** begin EXTRACTED ENTRIES **
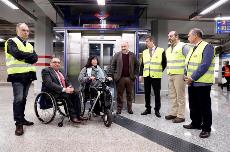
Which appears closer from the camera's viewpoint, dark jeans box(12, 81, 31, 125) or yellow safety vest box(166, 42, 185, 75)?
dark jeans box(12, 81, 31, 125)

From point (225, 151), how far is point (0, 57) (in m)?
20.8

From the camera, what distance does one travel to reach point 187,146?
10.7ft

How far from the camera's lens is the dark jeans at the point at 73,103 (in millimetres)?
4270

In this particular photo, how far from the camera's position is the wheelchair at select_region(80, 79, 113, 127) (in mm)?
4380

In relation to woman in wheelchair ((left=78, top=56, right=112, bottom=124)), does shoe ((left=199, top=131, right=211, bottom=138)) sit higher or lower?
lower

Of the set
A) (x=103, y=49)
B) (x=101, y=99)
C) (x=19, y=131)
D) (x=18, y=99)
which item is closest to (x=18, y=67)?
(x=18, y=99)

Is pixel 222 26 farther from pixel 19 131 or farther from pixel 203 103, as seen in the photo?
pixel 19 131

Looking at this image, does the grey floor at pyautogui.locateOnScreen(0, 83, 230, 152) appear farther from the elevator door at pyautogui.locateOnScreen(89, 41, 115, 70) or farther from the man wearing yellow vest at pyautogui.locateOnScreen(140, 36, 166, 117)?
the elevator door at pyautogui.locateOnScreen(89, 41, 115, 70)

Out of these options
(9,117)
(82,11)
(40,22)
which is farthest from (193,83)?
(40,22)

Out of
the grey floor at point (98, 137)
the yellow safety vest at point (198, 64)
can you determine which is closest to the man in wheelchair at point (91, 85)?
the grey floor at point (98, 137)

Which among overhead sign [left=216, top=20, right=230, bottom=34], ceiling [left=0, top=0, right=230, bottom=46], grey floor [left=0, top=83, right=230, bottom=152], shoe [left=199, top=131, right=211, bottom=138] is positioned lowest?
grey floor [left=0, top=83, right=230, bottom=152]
** end EXTRACTED ENTRIES **
** begin EXTRACTED ENTRIES **
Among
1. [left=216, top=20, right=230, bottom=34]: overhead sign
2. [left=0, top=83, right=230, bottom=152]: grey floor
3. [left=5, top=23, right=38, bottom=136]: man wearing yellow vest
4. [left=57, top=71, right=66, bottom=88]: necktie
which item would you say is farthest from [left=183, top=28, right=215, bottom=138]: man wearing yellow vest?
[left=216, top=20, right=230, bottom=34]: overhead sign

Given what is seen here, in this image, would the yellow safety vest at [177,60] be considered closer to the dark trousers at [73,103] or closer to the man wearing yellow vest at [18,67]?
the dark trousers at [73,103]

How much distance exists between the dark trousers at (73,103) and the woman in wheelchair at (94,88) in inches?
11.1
** end EXTRACTED ENTRIES **
## STATED GOAL
Extract every line from the records above that contains the word "floor".

## COMPLETED TASK
Looking at this image, does the grey floor at pyautogui.locateOnScreen(0, 83, 230, 152) appear farther from the elevator door at pyautogui.locateOnScreen(89, 41, 115, 70) or farther from the man wearing yellow vest at pyautogui.locateOnScreen(140, 36, 166, 117)?
the grey floor at point (98, 137)
the grey floor at point (98, 137)
Which among overhead sign [left=216, top=20, right=230, bottom=34], ceiling [left=0, top=0, right=230, bottom=46], grey floor [left=0, top=83, right=230, bottom=152], shoe [left=199, top=131, right=211, bottom=138] is positioned lowest?
grey floor [left=0, top=83, right=230, bottom=152]
2. [left=0, top=83, right=230, bottom=152]: grey floor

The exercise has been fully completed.